Village and civil parish in South Yorkshire, England

Edenthorpe is a village and civil parish on the eastern edge of Doncaster, South Yorkshire, England. At the 2001 census, it had a population of 4,752, increasing slightly to 4,776 at the 2011 Census. The village lies 4 mi to the north east of Doncaster city centre.

==History==
Edenthorpe is mentioned in the Domesday Book as a Saxon manor called Stirestrop, later known as Tristrop. At the beginning of the seventeenth century, it became Streethorpe, a village on the street, a road from Doncaster to Goole. The modern derivation of the name came about because of the Eden family (the Eden's of Streethorpe), whose influence in the 1920s, resulted in a shortening of the address into just Edenthorpe. Another story states that Lord Auckland, a member of the Eden family, bought the manor house in 1874 and renamed the estate Edenthorpe, from where the village took its new name.
──────
» WORK TO COMPLETE:
1. According to the Edenthorpe passage, how far is the village from Doncaster city centre, and in which direction?
2. Duplicate part of the Edenthorpe passage, beginning at the words that include "Village and civil parish in" and stopping after "Doncaster city centre.".

[Scene geometry reasoning data]
──────
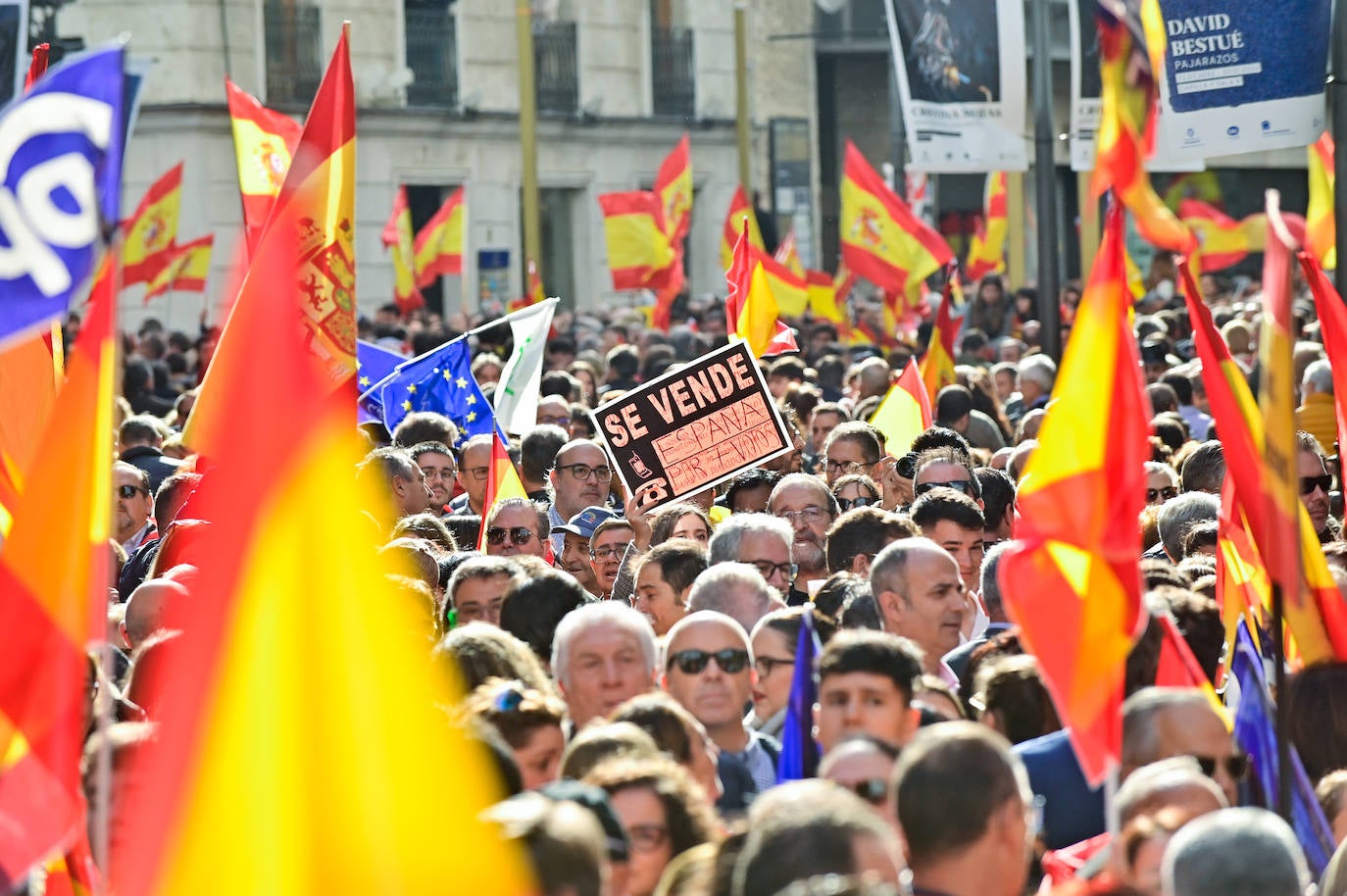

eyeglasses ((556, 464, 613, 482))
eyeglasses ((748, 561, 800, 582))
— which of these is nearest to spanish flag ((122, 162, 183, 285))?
eyeglasses ((556, 464, 613, 482))

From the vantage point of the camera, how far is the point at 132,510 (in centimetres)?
974

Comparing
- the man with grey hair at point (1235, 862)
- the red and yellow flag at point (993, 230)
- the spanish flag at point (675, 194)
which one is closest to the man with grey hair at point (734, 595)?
the man with grey hair at point (1235, 862)

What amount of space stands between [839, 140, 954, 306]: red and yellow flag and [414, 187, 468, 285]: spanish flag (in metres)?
5.94

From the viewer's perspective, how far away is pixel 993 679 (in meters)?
5.66

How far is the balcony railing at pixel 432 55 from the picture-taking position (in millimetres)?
32781

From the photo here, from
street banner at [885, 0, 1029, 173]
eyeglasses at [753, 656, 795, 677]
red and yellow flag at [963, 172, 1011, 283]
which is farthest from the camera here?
red and yellow flag at [963, 172, 1011, 283]

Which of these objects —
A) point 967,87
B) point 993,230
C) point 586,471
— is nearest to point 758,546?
point 586,471

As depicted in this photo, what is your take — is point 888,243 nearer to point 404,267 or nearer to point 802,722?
point 404,267

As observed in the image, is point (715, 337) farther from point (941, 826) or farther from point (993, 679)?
point (941, 826)

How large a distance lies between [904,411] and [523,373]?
2081mm

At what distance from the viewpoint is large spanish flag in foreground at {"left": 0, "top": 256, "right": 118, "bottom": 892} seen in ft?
14.3

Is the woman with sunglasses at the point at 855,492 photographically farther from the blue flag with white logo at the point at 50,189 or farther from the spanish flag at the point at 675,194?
the spanish flag at the point at 675,194

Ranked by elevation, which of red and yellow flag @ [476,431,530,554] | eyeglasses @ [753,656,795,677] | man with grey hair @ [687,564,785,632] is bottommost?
eyeglasses @ [753,656,795,677]

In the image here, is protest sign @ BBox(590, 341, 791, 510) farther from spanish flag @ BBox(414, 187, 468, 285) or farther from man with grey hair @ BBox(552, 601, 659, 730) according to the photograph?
spanish flag @ BBox(414, 187, 468, 285)
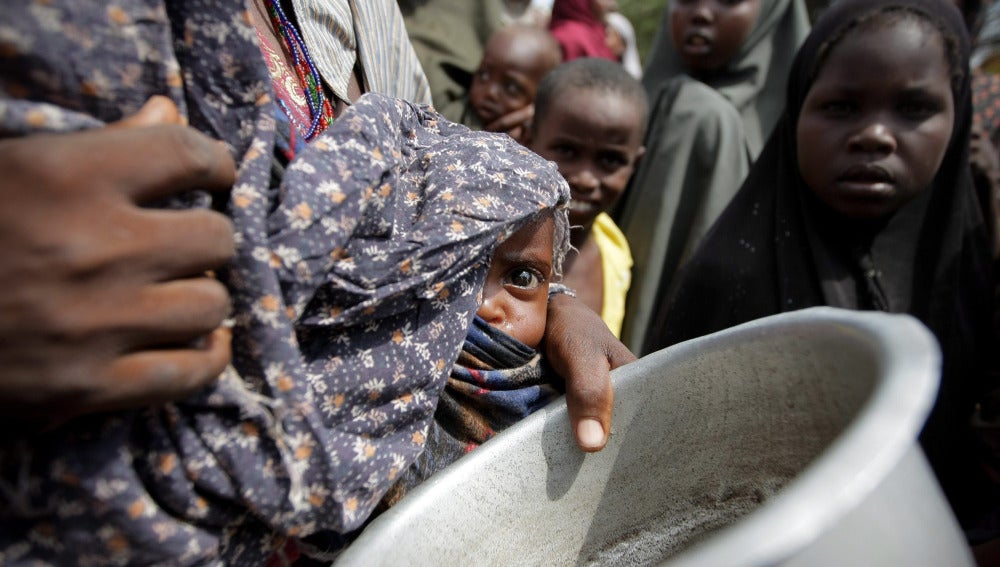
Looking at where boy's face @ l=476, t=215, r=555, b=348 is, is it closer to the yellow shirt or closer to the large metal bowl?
the large metal bowl

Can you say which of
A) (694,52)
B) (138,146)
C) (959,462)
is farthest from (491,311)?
(694,52)

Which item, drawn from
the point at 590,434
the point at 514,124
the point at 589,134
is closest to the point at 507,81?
the point at 514,124

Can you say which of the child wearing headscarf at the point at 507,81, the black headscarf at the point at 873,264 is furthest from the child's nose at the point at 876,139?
the child wearing headscarf at the point at 507,81

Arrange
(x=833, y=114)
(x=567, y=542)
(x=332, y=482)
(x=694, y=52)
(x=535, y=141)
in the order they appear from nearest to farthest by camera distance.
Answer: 1. (x=332, y=482)
2. (x=567, y=542)
3. (x=833, y=114)
4. (x=535, y=141)
5. (x=694, y=52)

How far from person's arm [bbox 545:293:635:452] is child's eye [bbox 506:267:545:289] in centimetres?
7

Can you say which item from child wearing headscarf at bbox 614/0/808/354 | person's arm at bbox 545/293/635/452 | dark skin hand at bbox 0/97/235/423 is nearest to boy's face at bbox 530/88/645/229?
child wearing headscarf at bbox 614/0/808/354

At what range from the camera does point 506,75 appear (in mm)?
2811

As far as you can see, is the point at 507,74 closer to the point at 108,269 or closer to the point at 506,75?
the point at 506,75

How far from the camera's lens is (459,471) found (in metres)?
0.65

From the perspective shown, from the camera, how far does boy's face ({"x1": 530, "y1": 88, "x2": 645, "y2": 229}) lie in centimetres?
223

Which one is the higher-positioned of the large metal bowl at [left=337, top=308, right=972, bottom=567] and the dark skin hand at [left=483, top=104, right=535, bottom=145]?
the large metal bowl at [left=337, top=308, right=972, bottom=567]

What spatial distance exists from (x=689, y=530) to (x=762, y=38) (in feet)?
9.45

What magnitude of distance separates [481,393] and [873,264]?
1.39 meters

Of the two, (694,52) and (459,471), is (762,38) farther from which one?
(459,471)
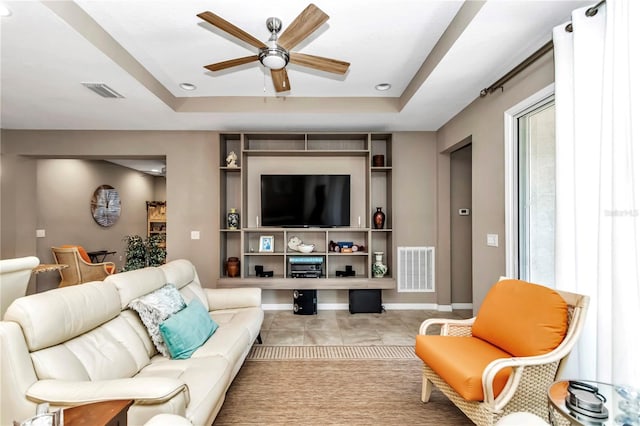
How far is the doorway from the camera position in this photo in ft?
14.9

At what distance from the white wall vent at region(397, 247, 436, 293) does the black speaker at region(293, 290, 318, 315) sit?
1294 mm

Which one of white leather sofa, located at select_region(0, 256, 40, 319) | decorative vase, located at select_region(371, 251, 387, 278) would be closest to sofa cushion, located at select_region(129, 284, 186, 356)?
white leather sofa, located at select_region(0, 256, 40, 319)

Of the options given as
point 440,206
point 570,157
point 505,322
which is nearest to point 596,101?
point 570,157

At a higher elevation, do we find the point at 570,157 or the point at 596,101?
the point at 596,101

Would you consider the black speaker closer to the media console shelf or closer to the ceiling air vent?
the media console shelf

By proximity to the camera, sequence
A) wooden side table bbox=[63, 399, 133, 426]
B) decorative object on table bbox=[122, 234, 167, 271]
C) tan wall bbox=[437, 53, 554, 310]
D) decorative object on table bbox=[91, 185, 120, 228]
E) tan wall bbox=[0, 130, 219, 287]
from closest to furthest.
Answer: wooden side table bbox=[63, 399, 133, 426] → tan wall bbox=[437, 53, 554, 310] → decorative object on table bbox=[122, 234, 167, 271] → tan wall bbox=[0, 130, 219, 287] → decorative object on table bbox=[91, 185, 120, 228]

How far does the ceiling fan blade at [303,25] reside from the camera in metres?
1.73

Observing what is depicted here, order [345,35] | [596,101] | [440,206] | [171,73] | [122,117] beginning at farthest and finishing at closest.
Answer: [440,206] → [122,117] → [171,73] → [345,35] → [596,101]

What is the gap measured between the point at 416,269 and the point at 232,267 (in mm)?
2682

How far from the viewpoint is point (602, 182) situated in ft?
5.33

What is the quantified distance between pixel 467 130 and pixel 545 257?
1.71 m

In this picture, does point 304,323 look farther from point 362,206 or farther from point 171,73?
point 171,73

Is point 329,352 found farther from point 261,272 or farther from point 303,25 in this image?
point 303,25

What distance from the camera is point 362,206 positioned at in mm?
4602
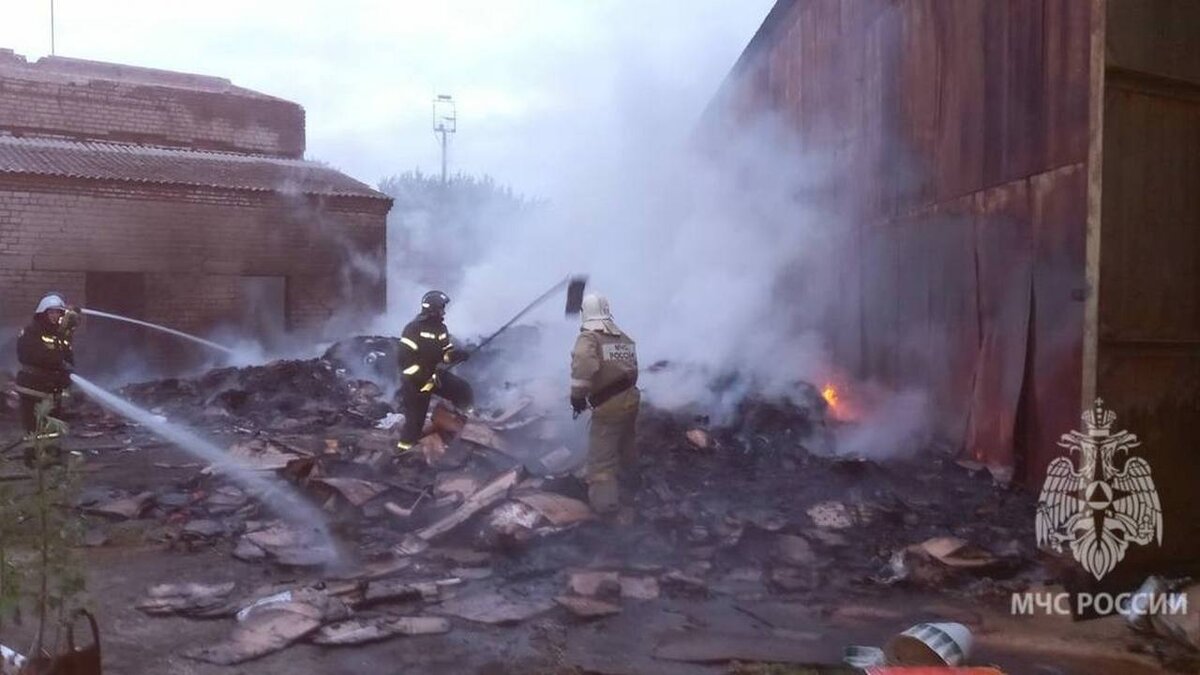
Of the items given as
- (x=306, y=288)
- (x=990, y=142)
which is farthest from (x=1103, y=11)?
(x=306, y=288)

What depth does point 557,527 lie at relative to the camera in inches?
246

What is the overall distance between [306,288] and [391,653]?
1569cm

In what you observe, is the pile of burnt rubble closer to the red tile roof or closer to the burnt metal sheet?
the burnt metal sheet

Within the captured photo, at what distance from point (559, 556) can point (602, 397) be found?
1267 mm

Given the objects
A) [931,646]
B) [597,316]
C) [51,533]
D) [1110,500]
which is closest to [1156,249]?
[1110,500]

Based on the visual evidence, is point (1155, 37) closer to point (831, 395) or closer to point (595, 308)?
point (595, 308)

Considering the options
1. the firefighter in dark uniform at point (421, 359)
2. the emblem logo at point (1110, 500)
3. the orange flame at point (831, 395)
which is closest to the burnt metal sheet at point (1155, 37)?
the emblem logo at point (1110, 500)

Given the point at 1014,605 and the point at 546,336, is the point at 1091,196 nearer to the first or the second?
the point at 1014,605

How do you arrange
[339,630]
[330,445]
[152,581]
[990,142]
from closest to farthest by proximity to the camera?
[339,630] → [152,581] → [990,142] → [330,445]

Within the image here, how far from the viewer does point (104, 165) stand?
17062 mm

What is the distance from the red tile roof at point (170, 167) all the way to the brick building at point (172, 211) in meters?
0.04

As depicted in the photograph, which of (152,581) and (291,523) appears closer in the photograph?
(152,581)

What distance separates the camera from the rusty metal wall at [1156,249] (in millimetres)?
4652

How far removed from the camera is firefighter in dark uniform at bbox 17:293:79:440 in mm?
8641
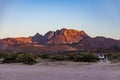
──────
» EXERCISE SOLUTIONS:
1. 4 mi to the north east

2.
Village and civil parish in South Yorkshire, England

Edenthorpe is a village and civil parish on the eastern edge of Doncaster, South Yorkshire, England. At the 2001 census, it had a population of 4,752, increasing slightly to 4,776 at the 2011 Census. The village lies 4 mi to the north east of Doncaster city centre.